(Spatial data with pictures)
= = = = = = =

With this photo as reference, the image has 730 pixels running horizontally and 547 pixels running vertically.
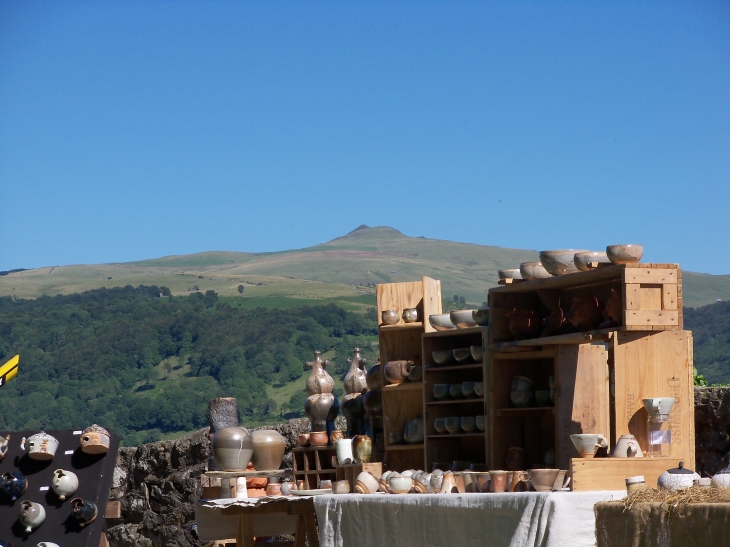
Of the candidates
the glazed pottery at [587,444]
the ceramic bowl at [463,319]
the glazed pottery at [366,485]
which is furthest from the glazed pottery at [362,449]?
the glazed pottery at [587,444]

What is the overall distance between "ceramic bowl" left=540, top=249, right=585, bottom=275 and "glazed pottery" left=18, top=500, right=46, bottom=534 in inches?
130

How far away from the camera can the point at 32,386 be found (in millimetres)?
39094

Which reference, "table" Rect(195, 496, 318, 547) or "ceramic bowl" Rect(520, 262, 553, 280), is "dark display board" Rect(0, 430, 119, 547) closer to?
"table" Rect(195, 496, 318, 547)

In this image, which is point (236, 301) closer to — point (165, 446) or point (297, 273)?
point (297, 273)

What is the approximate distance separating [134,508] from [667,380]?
662cm

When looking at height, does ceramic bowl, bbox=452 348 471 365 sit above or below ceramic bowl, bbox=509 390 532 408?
above

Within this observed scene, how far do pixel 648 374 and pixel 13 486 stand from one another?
12.4 ft

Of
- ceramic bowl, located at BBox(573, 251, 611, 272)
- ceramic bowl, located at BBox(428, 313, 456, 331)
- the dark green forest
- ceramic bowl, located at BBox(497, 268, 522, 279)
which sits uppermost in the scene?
ceramic bowl, located at BBox(573, 251, 611, 272)

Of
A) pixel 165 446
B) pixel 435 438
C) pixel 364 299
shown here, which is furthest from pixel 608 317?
pixel 364 299

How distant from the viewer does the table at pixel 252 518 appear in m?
5.35

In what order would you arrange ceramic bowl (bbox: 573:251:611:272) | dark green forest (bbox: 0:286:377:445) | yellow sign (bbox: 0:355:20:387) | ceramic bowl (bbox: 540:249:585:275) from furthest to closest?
dark green forest (bbox: 0:286:377:445)
yellow sign (bbox: 0:355:20:387)
ceramic bowl (bbox: 540:249:585:275)
ceramic bowl (bbox: 573:251:611:272)

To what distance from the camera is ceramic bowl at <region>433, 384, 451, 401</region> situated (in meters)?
6.49

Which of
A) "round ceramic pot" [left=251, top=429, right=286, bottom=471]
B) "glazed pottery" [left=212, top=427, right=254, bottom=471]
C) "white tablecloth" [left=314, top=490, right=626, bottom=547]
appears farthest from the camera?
"round ceramic pot" [left=251, top=429, right=286, bottom=471]

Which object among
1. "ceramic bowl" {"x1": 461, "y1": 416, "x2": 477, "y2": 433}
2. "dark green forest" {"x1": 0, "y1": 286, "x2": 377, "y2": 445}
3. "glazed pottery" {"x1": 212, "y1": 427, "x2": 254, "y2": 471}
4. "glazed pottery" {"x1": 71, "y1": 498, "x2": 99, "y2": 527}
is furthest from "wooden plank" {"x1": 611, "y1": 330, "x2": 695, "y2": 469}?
"dark green forest" {"x1": 0, "y1": 286, "x2": 377, "y2": 445}
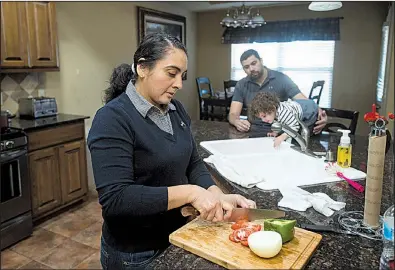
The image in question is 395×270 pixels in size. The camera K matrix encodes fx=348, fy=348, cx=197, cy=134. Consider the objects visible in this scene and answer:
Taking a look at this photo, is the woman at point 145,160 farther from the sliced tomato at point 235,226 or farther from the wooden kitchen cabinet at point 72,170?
the wooden kitchen cabinet at point 72,170

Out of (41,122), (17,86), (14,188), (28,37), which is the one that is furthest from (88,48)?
(14,188)

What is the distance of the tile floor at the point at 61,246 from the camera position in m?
2.50

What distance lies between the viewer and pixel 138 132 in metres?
1.07

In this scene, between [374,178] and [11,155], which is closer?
[374,178]

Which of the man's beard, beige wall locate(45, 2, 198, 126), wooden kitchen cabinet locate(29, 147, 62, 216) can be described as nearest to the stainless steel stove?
wooden kitchen cabinet locate(29, 147, 62, 216)

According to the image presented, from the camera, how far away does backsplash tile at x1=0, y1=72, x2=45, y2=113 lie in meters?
3.27

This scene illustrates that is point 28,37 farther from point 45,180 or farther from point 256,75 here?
point 256,75

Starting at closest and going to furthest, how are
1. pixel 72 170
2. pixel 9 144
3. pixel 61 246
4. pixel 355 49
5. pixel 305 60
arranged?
pixel 9 144 → pixel 61 246 → pixel 72 170 → pixel 355 49 → pixel 305 60

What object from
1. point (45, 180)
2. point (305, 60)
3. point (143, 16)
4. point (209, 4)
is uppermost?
point (209, 4)

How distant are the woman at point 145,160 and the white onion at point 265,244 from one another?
0.18 m

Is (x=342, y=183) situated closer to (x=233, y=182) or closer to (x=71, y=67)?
(x=233, y=182)

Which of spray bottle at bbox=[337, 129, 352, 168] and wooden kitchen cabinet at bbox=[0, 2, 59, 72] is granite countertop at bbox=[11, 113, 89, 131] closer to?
wooden kitchen cabinet at bbox=[0, 2, 59, 72]

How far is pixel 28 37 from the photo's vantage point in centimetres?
302

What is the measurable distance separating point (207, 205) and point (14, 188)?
2.21 metres
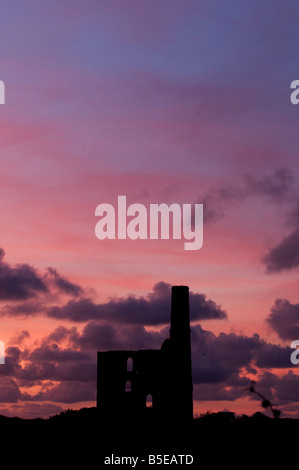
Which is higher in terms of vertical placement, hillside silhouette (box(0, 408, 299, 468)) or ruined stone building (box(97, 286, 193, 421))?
ruined stone building (box(97, 286, 193, 421))

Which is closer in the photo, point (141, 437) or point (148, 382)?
point (141, 437)

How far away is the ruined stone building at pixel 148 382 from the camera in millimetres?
35562

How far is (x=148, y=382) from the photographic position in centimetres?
3591

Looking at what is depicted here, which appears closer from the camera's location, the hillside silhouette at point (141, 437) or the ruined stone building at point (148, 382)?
the hillside silhouette at point (141, 437)

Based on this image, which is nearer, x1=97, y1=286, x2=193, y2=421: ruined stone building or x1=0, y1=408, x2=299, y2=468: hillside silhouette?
x1=0, y1=408, x2=299, y2=468: hillside silhouette

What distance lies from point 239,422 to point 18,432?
12001 mm

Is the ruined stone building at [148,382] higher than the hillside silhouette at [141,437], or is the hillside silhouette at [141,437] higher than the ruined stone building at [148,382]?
the ruined stone building at [148,382]

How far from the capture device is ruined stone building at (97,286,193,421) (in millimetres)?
35562

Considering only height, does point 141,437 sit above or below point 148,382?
below

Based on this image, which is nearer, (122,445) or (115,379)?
(122,445)
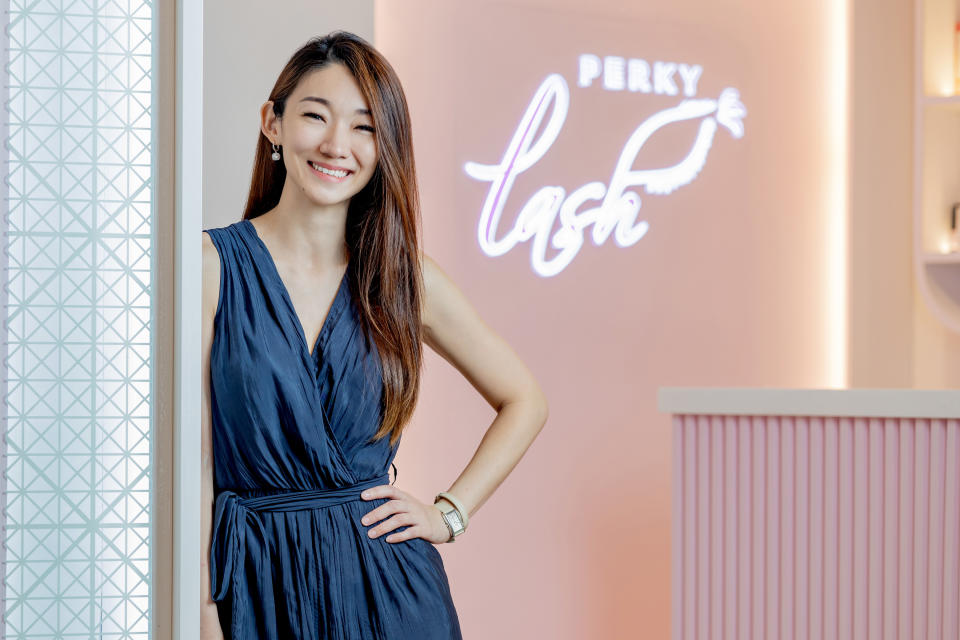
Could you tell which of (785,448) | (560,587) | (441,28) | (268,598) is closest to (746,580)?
(785,448)

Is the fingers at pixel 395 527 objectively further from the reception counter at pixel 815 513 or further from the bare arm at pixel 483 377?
the reception counter at pixel 815 513

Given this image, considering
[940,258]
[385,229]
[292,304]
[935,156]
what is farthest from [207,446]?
[935,156]

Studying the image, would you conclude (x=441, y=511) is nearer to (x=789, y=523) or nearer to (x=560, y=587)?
(x=789, y=523)

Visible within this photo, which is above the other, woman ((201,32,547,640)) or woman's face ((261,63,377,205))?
woman's face ((261,63,377,205))

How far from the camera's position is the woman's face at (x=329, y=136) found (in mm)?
Result: 1429

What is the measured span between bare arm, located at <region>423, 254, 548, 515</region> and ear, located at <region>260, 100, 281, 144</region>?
32 centimetres

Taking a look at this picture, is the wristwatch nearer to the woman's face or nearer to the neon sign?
the woman's face

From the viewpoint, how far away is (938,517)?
6.21 feet

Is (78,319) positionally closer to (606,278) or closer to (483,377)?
(483,377)

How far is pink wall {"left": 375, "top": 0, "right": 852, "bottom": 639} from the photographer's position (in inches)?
121

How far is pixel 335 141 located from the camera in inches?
55.7

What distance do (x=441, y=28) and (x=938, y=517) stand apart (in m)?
1.98

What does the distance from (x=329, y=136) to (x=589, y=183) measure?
1.92 metres

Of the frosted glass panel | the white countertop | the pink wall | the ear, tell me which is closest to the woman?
the ear
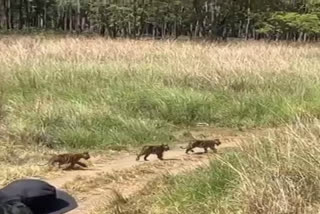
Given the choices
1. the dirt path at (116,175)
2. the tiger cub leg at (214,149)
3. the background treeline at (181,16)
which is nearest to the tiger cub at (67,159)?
the dirt path at (116,175)

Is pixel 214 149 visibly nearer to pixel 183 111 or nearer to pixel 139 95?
pixel 183 111

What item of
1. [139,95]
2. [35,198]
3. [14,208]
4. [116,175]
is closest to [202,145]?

= = = = = = =

### Task
Pictures are left out; print exactly the lines from the one holding "Taking a look at this picture, is" through the last line of the listing above, both included.

### Response below
Taking a look at this picture, is the wristwatch nearer to the woman's face or nearer to the neon sign?
the woman's face

From the viewpoint, how far away is (938,517)?
6.21 feet

Is (78,319) positionally closer to (606,278) or closer to (483,377)?
(483,377)

How far is pink wall {"left": 375, "top": 0, "right": 852, "bottom": 639} from the photographer's position (in inches)?
121

How far is pixel 335 141 located from the camera in inches?
55.7

What distance do (x=441, y=28) and (x=938, y=517) stand apart (in m)?
1.98

What does the distance from (x=329, y=136) to (x=589, y=183) measure?
1.92 metres

Of the frosted glass panel | the white countertop | the pink wall | the ear, tell me which is closest to the woman?
the ear
Given the choices
1. the dirt path at (116,175)
2. the tiger cub leg at (214,149)
3. the background treeline at (181,16)
which is nearest to the tiger cub at (67,159)?
the dirt path at (116,175)

Is pixel 214 149 visibly nearer to pixel 183 111 or nearer to pixel 139 95?
pixel 183 111

What item of
1. [139,95]
2. [35,198]
3. [14,208]
4. [116,175]
is closest to [202,145]?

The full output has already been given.